What is the grace period for employers who cease to comply with the 100 employee limit?
2 years
What is the vesting of contributions and earnings by an employee to a SIMPLE plan?
100% immediate vesting
With the exceptions of rollovers, the only contributions that can be made under a SIMPLE IRA plan are
1) Employees elective deferral contributions
2) Required Employer matching contributions or non elective contributions
For SIMPLE IRA’s the employer is generally required to match the employees ELECTIVE deferral contributions on a dollar for dollar matching basis up to _________ of compensation for employee (without regard to covered comp limit)
3%
Employers for a SIMPLE IRA may elect to reduce the 3% matching contribution requirement for a calendar year, but only under ALL of the following circumstances:
- Limit reduced to no less than 1%
- The limit is not reduced for more than two years out of a 5 year period (that ends with and includes the year for which the election is effective)
- Employees are notified of the reduced limit (within a reasonable time period before the 60 day election period for a salary reduction agreement.)
Which plan is considered to be ‘more flexible’ for the employer?

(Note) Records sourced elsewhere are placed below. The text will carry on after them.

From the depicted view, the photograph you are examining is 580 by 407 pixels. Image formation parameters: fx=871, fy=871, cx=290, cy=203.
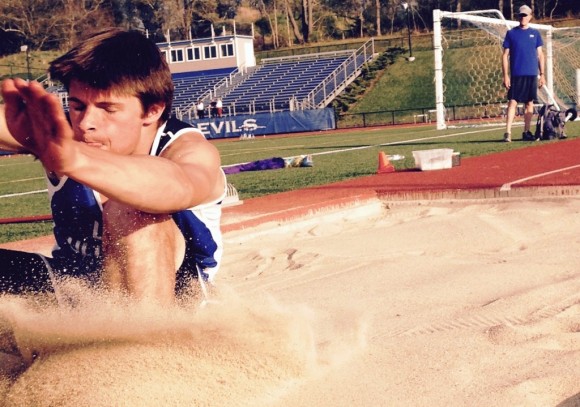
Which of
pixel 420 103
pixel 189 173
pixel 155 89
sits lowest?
pixel 420 103

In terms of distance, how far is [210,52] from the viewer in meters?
57.4

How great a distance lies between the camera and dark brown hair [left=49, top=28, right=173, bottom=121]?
2471 mm

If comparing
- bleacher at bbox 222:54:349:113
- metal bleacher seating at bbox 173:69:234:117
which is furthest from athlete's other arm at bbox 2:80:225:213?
metal bleacher seating at bbox 173:69:234:117

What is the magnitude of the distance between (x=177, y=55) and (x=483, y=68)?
29.3m

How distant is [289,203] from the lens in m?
7.43

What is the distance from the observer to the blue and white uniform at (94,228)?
8.71ft

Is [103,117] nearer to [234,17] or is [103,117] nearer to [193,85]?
[193,85]

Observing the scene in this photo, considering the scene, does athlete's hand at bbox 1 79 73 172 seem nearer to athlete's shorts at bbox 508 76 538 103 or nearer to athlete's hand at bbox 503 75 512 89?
athlete's hand at bbox 503 75 512 89

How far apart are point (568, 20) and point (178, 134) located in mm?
51176

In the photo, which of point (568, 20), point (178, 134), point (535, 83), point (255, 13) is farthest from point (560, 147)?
point (255, 13)

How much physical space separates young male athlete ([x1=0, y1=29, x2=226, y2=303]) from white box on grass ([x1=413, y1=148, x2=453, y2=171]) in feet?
22.9

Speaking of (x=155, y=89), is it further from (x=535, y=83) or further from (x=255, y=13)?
(x=255, y=13)

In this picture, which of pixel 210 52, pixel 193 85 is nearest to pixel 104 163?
pixel 193 85

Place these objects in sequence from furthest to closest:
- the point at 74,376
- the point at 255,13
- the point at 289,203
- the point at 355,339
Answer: the point at 255,13
the point at 289,203
the point at 355,339
the point at 74,376
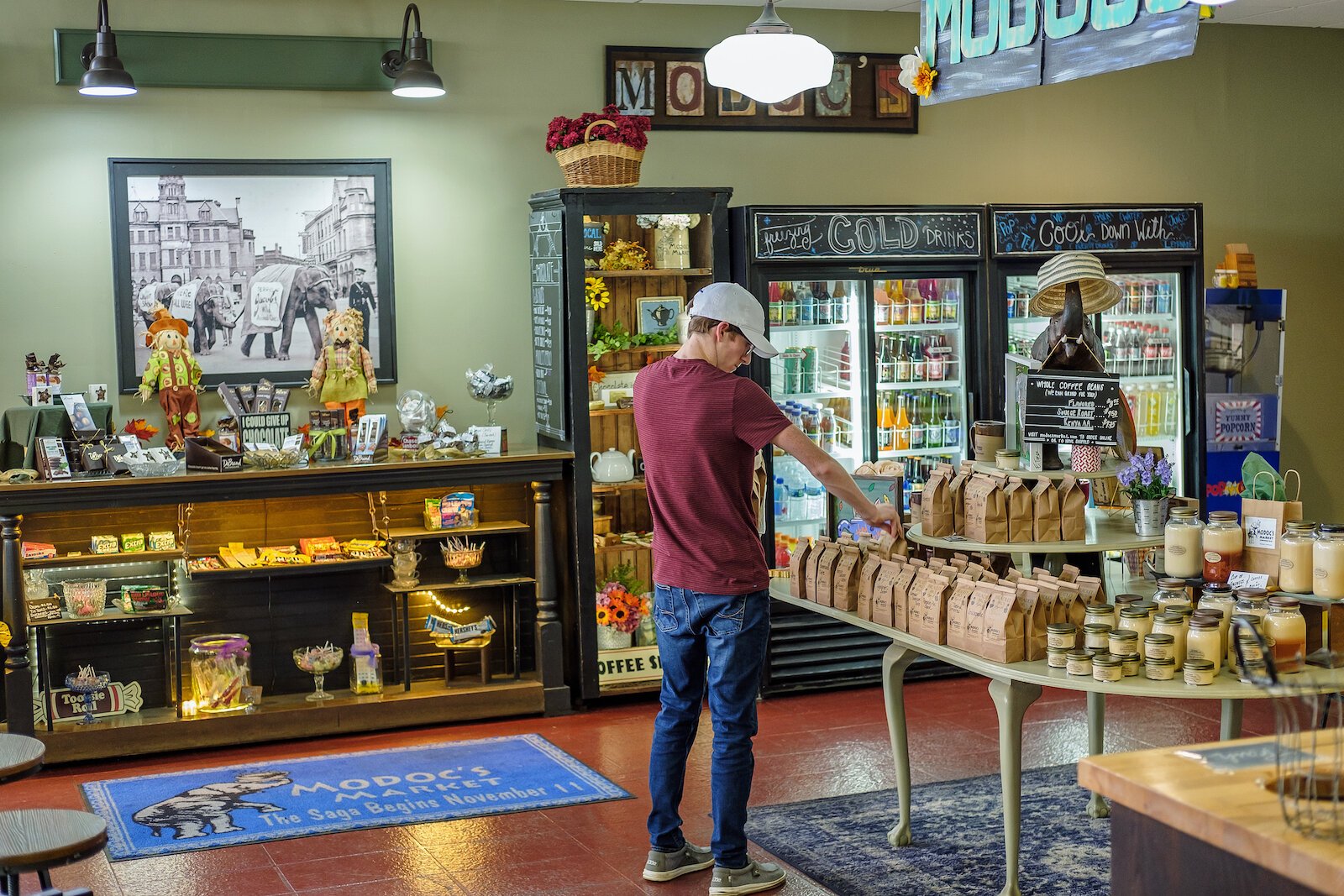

Why?
SIMPLE IRA, because employers may elect to reduce the 3% matching requirement
For SIMPLE IRA’s (if employer chooses not to match employee elective deferrals) the non-elective contribution to employees must be _____ % of each eligible employees compensation. (Up to _____________________ )
2% up to covered compensation limit of $305,000
Employer contribution options for SIMPLE IRA’s:
3% match on all wages
OR
2% non-elective contribution for all eligible employees (up to covered comp limit)
What is the limit for deferral and catch-up options for SIMPLE IRA’s?
% or $ contribution up to $14,000 plus $3,000 for over 50 for 2022
Is an employer required to allow employees to use the “catch-up” feature for a SIMPLE 401(k) ?
No
What type of SIMPLE plan allows loans from the plan?
SIMPLE 401(k) only
What are employer options for SIMPLE 401(k) plan contributions?
$/$ Matching contributions up to 3% of employee’s compensation (up to covered comp limit for SIMPLE 401(k))
OR
A non-elective contribution of 2% of each eligible employee’s compensation to the plan (up to covered comp limit)
A distribution or transfer made from a SIMPLE during the first ________ years of an employee’s participation in the SIMPLE must be contributed to another SIMPLE to avoid taxation and penalty.
2 years
A retirement plan for certain employees of public schools, ministers, and employees of various tax exempt organizations. Tax sheltered, but NOT a qualified plan.
403(b) or TSA
What are the 2 types of 403(b) plans?
1) Employer Funded
2) Salary Reduction
What are the 2 catch up options for 403(b)’s?
- Age 50 Catch up provisions (lesser of $6500 or comp)
- 15 year rule exception - worked for same employer for 15 years (typically $3k)
POSSIBLE TOTAL $9,500
Contribution limit for ROTH 403(b)?
Lesser of $20,500 or income earned (no income limitations to contribute)
What is the vesting schedule of a 403(b)?
Always 100% vested
In order to qualify for the 15 year catch-up the business has to be a ?
HER
Health
Education or
Religious Organization
What must a 403(b) plan pass the ADP/ACP test?
If it is an ERISA plan
Who are 457 plans for?
Employees of state and local governments
What are the catch up provisions of a 457 plan?
1) Age 50 catch up ($6500 above elective deferral limit of $20,500)
2) Special “Final 3 year” Additional catch up $20,500
What type of 457 plan can be rolled over?
Public plan only
457 plan contribution/deferrals have no integration with other plans/deferrals meaning…
The max deferral limit does not limit the amount that can be deferred to a 401(k), SEP, SIMPLE, etc.